=== Aim of the exercise ===
Reproduce the data that follows in its entirety, character for character.

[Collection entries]

>> BEGIN

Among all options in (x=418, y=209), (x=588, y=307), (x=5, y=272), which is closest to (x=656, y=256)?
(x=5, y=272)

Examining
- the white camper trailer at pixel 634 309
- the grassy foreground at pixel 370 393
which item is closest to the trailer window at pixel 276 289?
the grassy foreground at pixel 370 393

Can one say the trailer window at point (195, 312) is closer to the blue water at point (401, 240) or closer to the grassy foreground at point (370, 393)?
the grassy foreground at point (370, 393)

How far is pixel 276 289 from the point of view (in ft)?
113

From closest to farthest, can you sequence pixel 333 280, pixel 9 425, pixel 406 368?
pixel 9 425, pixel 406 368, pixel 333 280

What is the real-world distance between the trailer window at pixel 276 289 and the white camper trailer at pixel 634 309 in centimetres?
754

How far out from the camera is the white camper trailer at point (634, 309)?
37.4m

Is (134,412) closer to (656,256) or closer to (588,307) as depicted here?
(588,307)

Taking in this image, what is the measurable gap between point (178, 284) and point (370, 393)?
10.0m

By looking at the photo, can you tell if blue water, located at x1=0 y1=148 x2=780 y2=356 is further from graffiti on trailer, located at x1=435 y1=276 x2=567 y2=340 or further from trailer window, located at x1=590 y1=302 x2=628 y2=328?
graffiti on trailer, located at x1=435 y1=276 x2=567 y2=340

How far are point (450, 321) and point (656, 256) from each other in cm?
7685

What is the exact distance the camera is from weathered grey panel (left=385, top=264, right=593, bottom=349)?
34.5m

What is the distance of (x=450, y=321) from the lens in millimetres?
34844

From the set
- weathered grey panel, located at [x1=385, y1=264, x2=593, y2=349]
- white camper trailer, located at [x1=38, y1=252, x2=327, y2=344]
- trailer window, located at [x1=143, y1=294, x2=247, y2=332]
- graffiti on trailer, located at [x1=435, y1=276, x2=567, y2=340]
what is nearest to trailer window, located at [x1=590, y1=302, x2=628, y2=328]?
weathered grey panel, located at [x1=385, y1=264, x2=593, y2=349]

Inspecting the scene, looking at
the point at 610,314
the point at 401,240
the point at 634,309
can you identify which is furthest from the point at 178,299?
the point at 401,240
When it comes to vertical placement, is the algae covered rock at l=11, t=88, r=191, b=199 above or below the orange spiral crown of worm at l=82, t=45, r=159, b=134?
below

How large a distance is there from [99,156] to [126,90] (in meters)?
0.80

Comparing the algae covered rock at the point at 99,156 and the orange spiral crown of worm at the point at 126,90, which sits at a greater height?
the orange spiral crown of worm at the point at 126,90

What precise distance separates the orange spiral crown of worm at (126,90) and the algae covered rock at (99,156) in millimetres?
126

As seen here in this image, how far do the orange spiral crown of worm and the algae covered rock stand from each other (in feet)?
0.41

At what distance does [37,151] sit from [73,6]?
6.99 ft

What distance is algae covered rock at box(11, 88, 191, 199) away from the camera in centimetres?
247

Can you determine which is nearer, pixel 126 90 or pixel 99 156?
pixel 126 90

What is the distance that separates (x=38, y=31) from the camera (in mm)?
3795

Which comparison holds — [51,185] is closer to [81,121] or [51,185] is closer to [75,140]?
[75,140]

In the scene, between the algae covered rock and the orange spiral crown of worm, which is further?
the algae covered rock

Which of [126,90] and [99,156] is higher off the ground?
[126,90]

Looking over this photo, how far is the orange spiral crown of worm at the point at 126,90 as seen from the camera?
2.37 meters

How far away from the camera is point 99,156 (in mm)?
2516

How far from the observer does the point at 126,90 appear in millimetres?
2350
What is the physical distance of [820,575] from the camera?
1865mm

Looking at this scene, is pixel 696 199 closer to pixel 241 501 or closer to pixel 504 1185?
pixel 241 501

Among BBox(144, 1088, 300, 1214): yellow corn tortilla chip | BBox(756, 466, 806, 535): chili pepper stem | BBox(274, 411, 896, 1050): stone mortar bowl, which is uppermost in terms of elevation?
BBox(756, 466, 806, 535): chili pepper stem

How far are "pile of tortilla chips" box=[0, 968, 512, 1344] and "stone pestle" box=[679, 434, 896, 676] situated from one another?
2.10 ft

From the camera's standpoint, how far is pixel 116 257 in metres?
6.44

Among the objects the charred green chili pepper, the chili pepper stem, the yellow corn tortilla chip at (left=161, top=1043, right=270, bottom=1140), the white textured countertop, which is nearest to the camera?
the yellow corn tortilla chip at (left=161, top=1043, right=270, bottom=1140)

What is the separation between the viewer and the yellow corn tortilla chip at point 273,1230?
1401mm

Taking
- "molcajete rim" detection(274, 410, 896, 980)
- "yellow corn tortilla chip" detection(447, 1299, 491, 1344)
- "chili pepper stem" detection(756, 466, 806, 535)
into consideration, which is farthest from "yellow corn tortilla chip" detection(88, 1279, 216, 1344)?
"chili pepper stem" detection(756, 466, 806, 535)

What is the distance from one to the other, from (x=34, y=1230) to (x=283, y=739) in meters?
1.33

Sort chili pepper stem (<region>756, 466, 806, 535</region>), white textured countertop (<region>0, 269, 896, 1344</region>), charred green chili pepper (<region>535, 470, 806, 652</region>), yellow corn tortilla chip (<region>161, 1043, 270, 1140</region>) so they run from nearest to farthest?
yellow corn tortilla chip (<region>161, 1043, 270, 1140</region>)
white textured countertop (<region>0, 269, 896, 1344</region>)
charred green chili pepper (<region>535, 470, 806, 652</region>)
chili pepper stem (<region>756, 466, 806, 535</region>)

>> END

=== Answer to the task ===
Among all options in (x=418, y=209), (x=588, y=307), (x=5, y=272), which is closest to (x=656, y=256)?
(x=5, y=272)

Examining
- the white camper trailer at pixel 634 309
- the grassy foreground at pixel 370 393
which item is closest to the trailer window at pixel 276 289?
the grassy foreground at pixel 370 393

Can one say the trailer window at point (195, 312) is closer to the blue water at point (401, 240) or closer to the grassy foreground at point (370, 393)?
the grassy foreground at point (370, 393)

How far is pixel 276 289 from the point of view (in ft)?
113

From closest to farthest, can you sequence pixel 333 280, pixel 9 425, pixel 406 368?
pixel 9 425, pixel 406 368, pixel 333 280

What is the real-world distance between the trailer window at pixel 276 289 and the white camper trailer at pixel 634 309 in centimetres?
754

How far out from the camera is the white camper trailer at point (634, 309)?
37.4m

Is (134,412) closer to (656,256) or closer to (588,307) as depicted here?
(588,307)

Taking in this image, what is the measurable gap between point (178, 284) and point (370, 393)?
10.0m

By looking at the photo, can you tell if blue water, located at x1=0 y1=148 x2=780 y2=356 is further from graffiti on trailer, located at x1=435 y1=276 x2=567 y2=340 or further from trailer window, located at x1=590 y1=302 x2=628 y2=328?
graffiti on trailer, located at x1=435 y1=276 x2=567 y2=340

How far are point (450, 321) and point (656, 256) from each other in cm?
7685

What is the exact distance the camera is from weathered grey panel (left=385, top=264, right=593, bottom=349)?
34.5m

What is the distance of (x=450, y=321) from the lens in millimetres?
34844

From the set
- weathered grey panel, located at [x1=385, y1=264, x2=593, y2=349]
- white camper trailer, located at [x1=38, y1=252, x2=327, y2=344]
- trailer window, located at [x1=143, y1=294, x2=247, y2=332]
- graffiti on trailer, located at [x1=435, y1=276, x2=567, y2=340]
what is nearest to trailer window, located at [x1=590, y1=302, x2=628, y2=328]?
weathered grey panel, located at [x1=385, y1=264, x2=593, y2=349]

Inspecting the scene, looking at
the point at 610,314
the point at 401,240
the point at 634,309
can you identify which is furthest from the point at 178,299?
the point at 401,240
When it comes to vertical placement, is the algae covered rock at l=11, t=88, r=191, b=199 above or below the orange spiral crown of worm at l=82, t=45, r=159, b=134?
below

How large a distance is there from [99,156] to [126,90] (in meters)?
0.80

Comparing the algae covered rock at the point at 99,156 and the orange spiral crown of worm at the point at 126,90, which sits at a greater height?
the orange spiral crown of worm at the point at 126,90

What precise distance separates the orange spiral crown of worm at (126,90) and the algae covered rock at (99,156) in millimetres?
126

As seen here in this image, how far do the orange spiral crown of worm and the algae covered rock stand from each other (in feet)?
0.41

At what distance does [37,151] sit from [73,6]?
6.99 ft

What distance is algae covered rock at box(11, 88, 191, 199) away from the camera in centimetres?
247

Can you determine which is nearer, pixel 126 90 or pixel 99 156?
pixel 126 90

What is the distance that separates (x=38, y=31) from the camera (in mm)?
3795

Which comparison holds — [51,185] is closer to [81,121] or [51,185] is closer to [75,140]?
[75,140]

In the scene, between the algae covered rock and the orange spiral crown of worm, which is further?
the algae covered rock

Which of [126,90] and [99,156] is higher off the ground?
[126,90]

Looking over this photo, how far is the orange spiral crown of worm at the point at 126,90 as seen from the camera?
2.37 meters

How far away from the camera is point 99,156 (in mm)?
2516

How far from the observer does the point at 126,90 appear in millimetres?
2350
What is the physical distance of [820,575] from the camera?
1865mm

Looking at this scene, is pixel 696 199 closer to pixel 241 501 or closer to pixel 504 1185?
pixel 241 501

Among BBox(144, 1088, 300, 1214): yellow corn tortilla chip | BBox(756, 466, 806, 535): chili pepper stem | BBox(274, 411, 896, 1050): stone mortar bowl, which is uppermost in terms of elevation?
BBox(756, 466, 806, 535): chili pepper stem

How far are "pile of tortilla chips" box=[0, 968, 512, 1344] and "stone pestle" box=[679, 434, 896, 676] situated from one another?
2.10 ft

From the camera's standpoint, how far is pixel 116 257 in metres?
6.44

Among the objects the charred green chili pepper, the chili pepper stem, the yellow corn tortilla chip at (left=161, top=1043, right=270, bottom=1140), the white textured countertop, which is nearest to the camera?
the yellow corn tortilla chip at (left=161, top=1043, right=270, bottom=1140)

What is the separation between the viewer and the yellow corn tortilla chip at point 273,1230?
1401mm

Taking
- "molcajete rim" detection(274, 410, 896, 980)
- "yellow corn tortilla chip" detection(447, 1299, 491, 1344)
- "chili pepper stem" detection(756, 466, 806, 535)
into consideration, which is farthest from "yellow corn tortilla chip" detection(88, 1279, 216, 1344)?
"chili pepper stem" detection(756, 466, 806, 535)

What is the distance from one to the other, from (x=34, y=1230) to (x=283, y=739) in meters?
1.33

Sort chili pepper stem (<region>756, 466, 806, 535</region>), white textured countertop (<region>0, 269, 896, 1344</region>), charred green chili pepper (<region>535, 470, 806, 652</region>), yellow corn tortilla chip (<region>161, 1043, 270, 1140</region>) so they run from nearest to farthest?
yellow corn tortilla chip (<region>161, 1043, 270, 1140</region>)
white textured countertop (<region>0, 269, 896, 1344</region>)
charred green chili pepper (<region>535, 470, 806, 652</region>)
chili pepper stem (<region>756, 466, 806, 535</region>)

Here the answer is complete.